Embracing the Journey into the Amazon

The view from the front of a motorized canoe heading up the Manu River in Peru. (Wyoming Truth photo by Matt Stirn)

By Matt Stirn

Special to the Wyoming Truth

The thick, humid air blew across my face as the motorized canoe traveled up the brown water of the jungle-lined Manu River. Sitting at the very front alongside a machete and bamboo navigating pole, I stared in awe as the rainforest came alive around me. A pair of scarlet macaws squawked from a nearby palm, a capybara splashed into the water and in the far distance, a family of spider monkeys prepared sleeping spots in the canopy of a 300-foot tall ceiba tree. The stretch of river we were traveling, tucked in a quiet corner of Southeast Peru, is considered one of the most remote sections of the entire Amazon Rainforest. It had taken us nearly eight hours to reach this point, and we still had another four to go before reaching our camp of thatch huts upstream. As a small black caiman slipped beneath the surface of the river, I let my eyes go soft, absorbing the seemingly endless green palate of the passing trees.

Lush cloud forests of Manu’s Cosnipata Valley on the Eastern slope of the Andes. (Wyoming Truth photo by Matt Stirn)

Manu National Park encompasses almost 6,000 square miles of lush tropical forest. Its eastern border at the apex of the Andes begins at over 13,000 feet and descends rapidly through moss-covered cloud forests and eventually the lowlands of the Amazon Basin just above sea level.  Because of Manu’s large breadth of landscapes, it is renowned for having some of the highest insect and animal biodiversity in the world. Because of its remote location, the park is home to a large Indigenous population, many of whom remain isolated and uncontacted by modern society. To protect the tribes, the majority of the park is off limits to visitors, with only a small corridor accessible along the river. While much of the Amazon Rainforest is under dire threat from deforestation, Manu remains a bastion for both cultural and environmental conservation.

Scarlet and “Red and Green” macaws descend on a clay lick near the Manu River. The clay has essential minerals that are hard for the macaws to find elsewhere in the rainforest. Each morning, they descend en masse to the licks to collect clay for themselves and their chicks. (Wyoming Truth photo by Matt Stirn)
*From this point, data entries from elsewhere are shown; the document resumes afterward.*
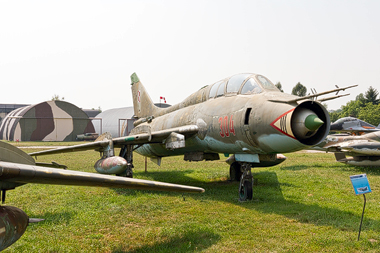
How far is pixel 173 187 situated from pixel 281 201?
18.3 ft

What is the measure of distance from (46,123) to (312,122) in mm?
49742

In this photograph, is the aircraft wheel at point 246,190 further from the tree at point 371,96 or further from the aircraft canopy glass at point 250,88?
the tree at point 371,96

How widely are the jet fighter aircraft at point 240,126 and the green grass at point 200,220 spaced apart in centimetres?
115

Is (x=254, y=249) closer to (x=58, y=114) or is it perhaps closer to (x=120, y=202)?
(x=120, y=202)

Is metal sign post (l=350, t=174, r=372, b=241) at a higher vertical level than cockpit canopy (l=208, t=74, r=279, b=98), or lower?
lower

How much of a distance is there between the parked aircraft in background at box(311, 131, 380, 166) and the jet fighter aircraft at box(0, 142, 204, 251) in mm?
13041

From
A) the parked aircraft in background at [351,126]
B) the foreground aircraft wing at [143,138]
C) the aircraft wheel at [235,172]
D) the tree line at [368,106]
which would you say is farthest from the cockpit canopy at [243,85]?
the tree line at [368,106]

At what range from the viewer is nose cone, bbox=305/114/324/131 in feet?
20.3

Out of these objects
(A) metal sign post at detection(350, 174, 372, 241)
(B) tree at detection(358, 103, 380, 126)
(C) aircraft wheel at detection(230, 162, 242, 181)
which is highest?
(B) tree at detection(358, 103, 380, 126)

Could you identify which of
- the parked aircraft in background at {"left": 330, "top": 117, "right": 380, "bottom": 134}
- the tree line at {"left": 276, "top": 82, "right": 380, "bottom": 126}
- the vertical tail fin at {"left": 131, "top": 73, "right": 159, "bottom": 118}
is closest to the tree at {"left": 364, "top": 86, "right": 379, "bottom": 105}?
the tree line at {"left": 276, "top": 82, "right": 380, "bottom": 126}

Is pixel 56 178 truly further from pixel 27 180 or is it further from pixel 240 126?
pixel 240 126

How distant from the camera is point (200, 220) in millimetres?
6559

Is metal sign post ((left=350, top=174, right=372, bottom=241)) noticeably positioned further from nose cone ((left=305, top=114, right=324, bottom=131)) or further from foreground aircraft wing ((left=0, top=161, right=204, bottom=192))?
foreground aircraft wing ((left=0, top=161, right=204, bottom=192))

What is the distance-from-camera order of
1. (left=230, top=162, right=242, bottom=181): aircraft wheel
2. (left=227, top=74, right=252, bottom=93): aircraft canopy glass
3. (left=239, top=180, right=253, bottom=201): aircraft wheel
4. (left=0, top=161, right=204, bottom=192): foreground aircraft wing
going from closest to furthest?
(left=0, top=161, right=204, bottom=192): foreground aircraft wing → (left=239, top=180, right=253, bottom=201): aircraft wheel → (left=227, top=74, right=252, bottom=93): aircraft canopy glass → (left=230, top=162, right=242, bottom=181): aircraft wheel
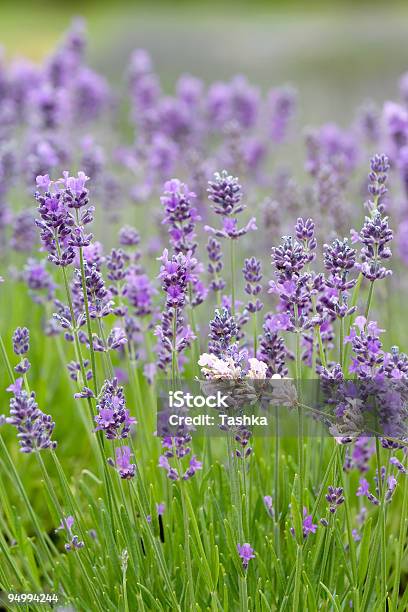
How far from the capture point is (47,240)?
175 centimetres

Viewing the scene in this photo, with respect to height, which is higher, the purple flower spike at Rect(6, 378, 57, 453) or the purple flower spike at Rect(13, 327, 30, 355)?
the purple flower spike at Rect(13, 327, 30, 355)

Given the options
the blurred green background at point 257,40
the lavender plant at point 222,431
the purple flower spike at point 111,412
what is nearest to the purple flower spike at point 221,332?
the lavender plant at point 222,431

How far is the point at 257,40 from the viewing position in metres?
16.2

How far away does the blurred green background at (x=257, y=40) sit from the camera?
11.7m

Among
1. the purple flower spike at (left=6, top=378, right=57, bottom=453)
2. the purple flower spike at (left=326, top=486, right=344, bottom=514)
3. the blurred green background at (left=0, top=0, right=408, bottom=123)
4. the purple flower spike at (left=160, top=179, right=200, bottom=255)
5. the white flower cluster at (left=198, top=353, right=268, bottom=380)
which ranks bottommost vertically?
the purple flower spike at (left=326, top=486, right=344, bottom=514)

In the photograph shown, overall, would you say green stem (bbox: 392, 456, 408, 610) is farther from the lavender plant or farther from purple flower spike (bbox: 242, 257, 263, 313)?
purple flower spike (bbox: 242, 257, 263, 313)

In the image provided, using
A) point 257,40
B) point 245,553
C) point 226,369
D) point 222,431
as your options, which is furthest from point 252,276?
point 257,40

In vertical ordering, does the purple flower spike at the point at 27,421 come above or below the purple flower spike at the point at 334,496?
above

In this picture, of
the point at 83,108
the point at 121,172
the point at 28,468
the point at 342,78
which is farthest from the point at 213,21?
the point at 28,468

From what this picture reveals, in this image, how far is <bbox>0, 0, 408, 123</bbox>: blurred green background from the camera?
1173 centimetres

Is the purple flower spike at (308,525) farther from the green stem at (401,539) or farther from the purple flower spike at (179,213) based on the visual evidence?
the purple flower spike at (179,213)

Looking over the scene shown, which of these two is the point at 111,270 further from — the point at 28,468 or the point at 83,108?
the point at 83,108

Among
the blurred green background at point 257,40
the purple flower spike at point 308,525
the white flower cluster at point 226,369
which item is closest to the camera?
the white flower cluster at point 226,369

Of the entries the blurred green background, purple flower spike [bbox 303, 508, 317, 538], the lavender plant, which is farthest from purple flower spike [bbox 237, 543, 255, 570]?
the blurred green background
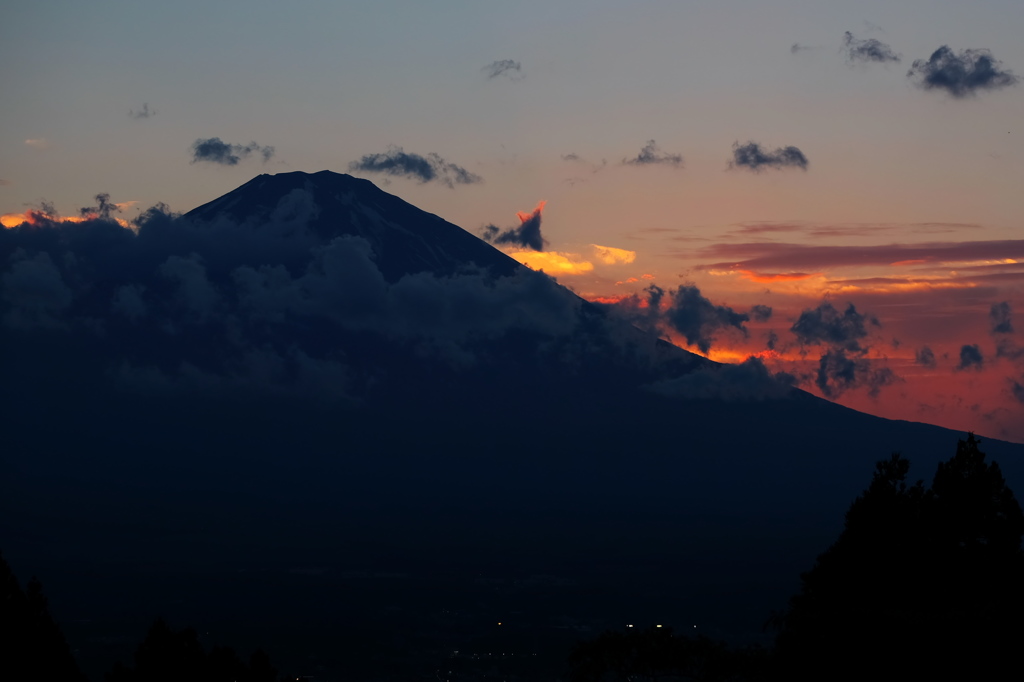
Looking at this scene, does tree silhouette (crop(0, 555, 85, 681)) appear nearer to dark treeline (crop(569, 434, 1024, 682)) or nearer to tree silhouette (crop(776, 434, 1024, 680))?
dark treeline (crop(569, 434, 1024, 682))

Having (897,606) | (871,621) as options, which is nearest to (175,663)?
(871,621)

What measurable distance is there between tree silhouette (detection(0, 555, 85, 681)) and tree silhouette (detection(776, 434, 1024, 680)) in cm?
1713

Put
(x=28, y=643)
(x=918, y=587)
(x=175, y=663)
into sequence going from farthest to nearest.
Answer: (x=918, y=587)
(x=175, y=663)
(x=28, y=643)

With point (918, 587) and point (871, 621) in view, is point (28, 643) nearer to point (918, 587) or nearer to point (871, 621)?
point (871, 621)

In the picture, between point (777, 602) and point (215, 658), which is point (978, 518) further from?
point (777, 602)

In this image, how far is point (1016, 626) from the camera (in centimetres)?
2269

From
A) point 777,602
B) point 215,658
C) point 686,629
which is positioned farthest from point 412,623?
point 215,658

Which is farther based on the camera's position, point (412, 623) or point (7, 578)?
point (412, 623)

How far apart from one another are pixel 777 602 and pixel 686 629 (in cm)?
2630

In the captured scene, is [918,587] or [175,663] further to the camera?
[918,587]

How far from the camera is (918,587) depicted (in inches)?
1175

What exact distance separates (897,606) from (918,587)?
2728mm

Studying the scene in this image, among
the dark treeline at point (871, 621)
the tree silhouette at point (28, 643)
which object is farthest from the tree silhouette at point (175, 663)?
the tree silhouette at point (28, 643)

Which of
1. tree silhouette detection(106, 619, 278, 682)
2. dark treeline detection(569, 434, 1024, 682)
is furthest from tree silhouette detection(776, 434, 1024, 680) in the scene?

This was my third visit to Manu National Park, where I led a group of photographers interested in learning more about conservation and wildlife storytelling. Our journey began in Peru’s seaside capital of Lima; we then flew to the ancient Incan capital of Cusco before driving over the top of the Andes and into the National Park. By the time I was sitting on our boat admiring the jungle, we had already driven for five hours (stuck three times) and spent twice that amount of time on the water (stuck only once). While we were completely exhausted and excited to be inside one of the most untouched parts of the Amazon, there was also a melancholy realization that this is what it took to reach such a preserved place. Anywhere closer had long ago felt the brunt of tractors, cattle and chainsaws. This journey was a serious one for any intrepid traveler, but the long hours spent watching the rainforest move by were pure happiness to me.
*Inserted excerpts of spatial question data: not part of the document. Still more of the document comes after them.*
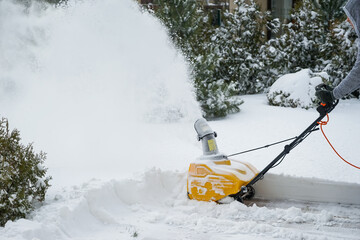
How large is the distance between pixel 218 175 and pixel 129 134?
302 centimetres

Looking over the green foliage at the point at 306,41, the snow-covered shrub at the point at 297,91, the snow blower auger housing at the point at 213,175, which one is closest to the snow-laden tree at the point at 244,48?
the green foliage at the point at 306,41

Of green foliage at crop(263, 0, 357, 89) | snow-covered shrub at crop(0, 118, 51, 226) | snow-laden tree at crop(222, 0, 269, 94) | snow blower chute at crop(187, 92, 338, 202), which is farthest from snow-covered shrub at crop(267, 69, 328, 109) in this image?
snow-covered shrub at crop(0, 118, 51, 226)

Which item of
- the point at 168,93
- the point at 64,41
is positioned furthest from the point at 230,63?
the point at 64,41

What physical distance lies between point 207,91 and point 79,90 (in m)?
2.62

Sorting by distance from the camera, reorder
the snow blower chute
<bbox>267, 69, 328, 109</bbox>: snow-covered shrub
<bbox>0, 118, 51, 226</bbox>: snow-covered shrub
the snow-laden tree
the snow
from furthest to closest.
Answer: the snow-laden tree
<bbox>267, 69, 328, 109</bbox>: snow-covered shrub
the snow blower chute
the snow
<bbox>0, 118, 51, 226</bbox>: snow-covered shrub

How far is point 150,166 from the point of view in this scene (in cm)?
538

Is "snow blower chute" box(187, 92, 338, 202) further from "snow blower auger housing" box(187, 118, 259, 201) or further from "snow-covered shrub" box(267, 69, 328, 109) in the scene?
"snow-covered shrub" box(267, 69, 328, 109)

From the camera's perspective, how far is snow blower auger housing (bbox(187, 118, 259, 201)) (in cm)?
457

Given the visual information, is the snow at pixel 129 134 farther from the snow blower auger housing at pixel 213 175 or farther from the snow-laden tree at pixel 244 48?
the snow-laden tree at pixel 244 48

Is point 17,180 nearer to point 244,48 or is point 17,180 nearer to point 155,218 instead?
point 155,218

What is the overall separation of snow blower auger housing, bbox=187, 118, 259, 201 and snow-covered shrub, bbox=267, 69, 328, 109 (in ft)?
16.9

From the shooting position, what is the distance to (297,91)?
9695 millimetres

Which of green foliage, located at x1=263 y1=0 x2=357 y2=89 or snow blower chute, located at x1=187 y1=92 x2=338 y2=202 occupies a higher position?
green foliage, located at x1=263 y1=0 x2=357 y2=89

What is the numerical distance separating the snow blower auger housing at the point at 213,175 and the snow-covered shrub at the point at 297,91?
516 centimetres
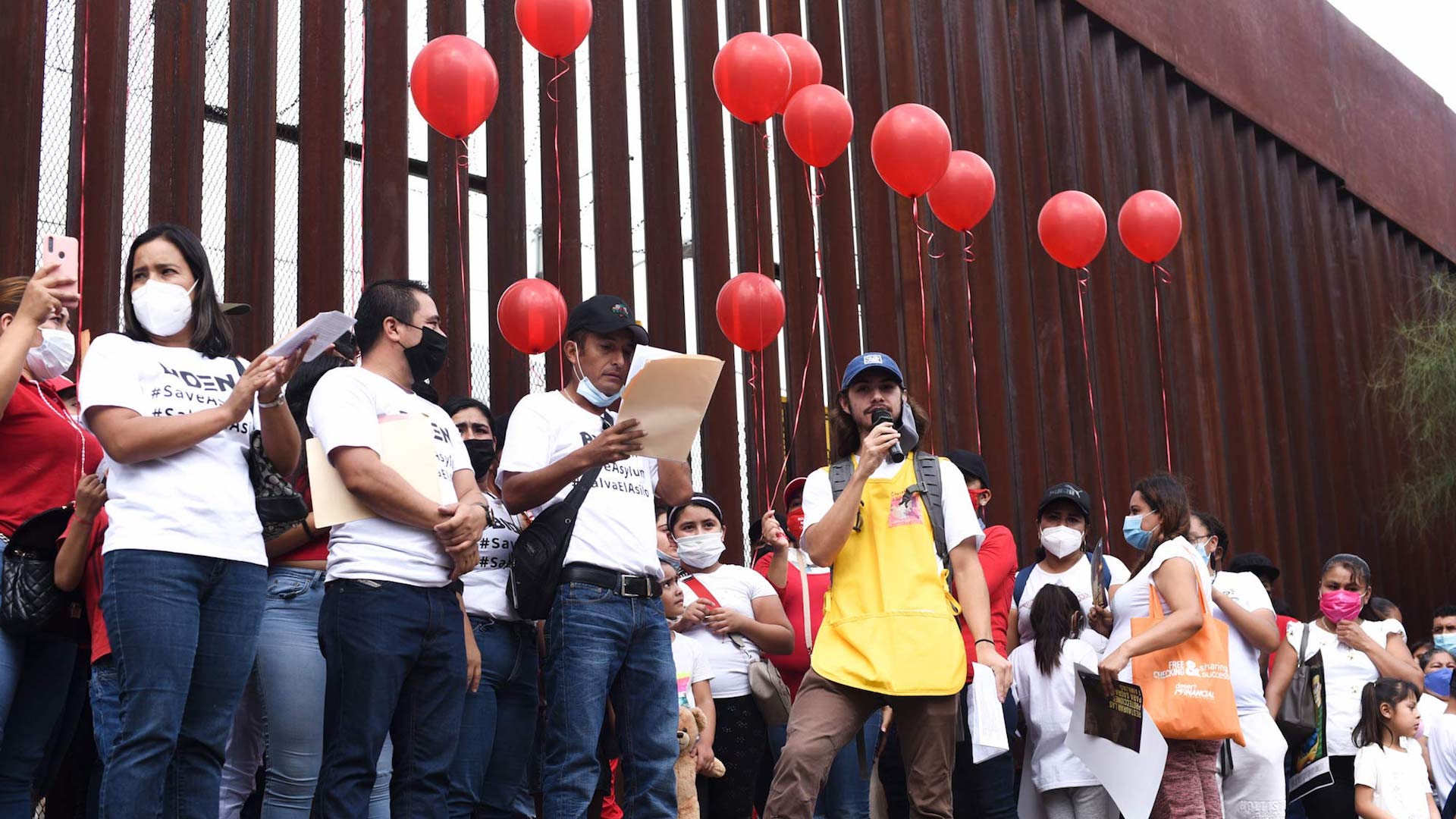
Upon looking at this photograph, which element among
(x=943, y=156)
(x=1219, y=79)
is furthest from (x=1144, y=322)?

A large tapir emerges from the jungle as it decides whether or not to swim across the Manu River.  (Wyoming Truth photo by Matt Stirn)

Travel for me — the actual act of moving from one place to the next — is a meditative experience. I blame the Jackson Hole High School Tennis Team for granting me this snippet of enlightenment. From the border of Grand Teton National Park, we traveled four hours to  compete against the nearest school; other schools were between eight and 12 hours away. With new matches every week, I spent long days in busses and the backseat of cars traversing empty, snow-swept deserts. Everyone I know who grew up in Wyoming has mastered the reflective art of staring out the window, an underappreciated activity confused as boredom by outsiders, but instead quite meditative for those of us raised in the Cowboy State. There are beautiful things to see at any given point on a journey. It doesn’t matter if you are at the front of a boat on the Manu River or preparing to take the next exit on I-80: wonder is everywhere, and sometimes all it takes to discover it is to embrace the journey instead of longing for the destination.

The boat lurched from entering a few small rapids, and I snapped back to reality. I spent the next few days watching families of giant river otters fish and hundreds of macaws flock to a clay lick, and hiking deep into the forest each night in search of nocturnal insects, frogs and snakes. There was eager anticipation for what lie ahead, but for the moment, the journey continued its role as the protagonist of our trip. When the clouds turned crimson and the heat of the day began to wane, I closed my eyes to listen to the haunting calls of howler monkeys booming from within the forest.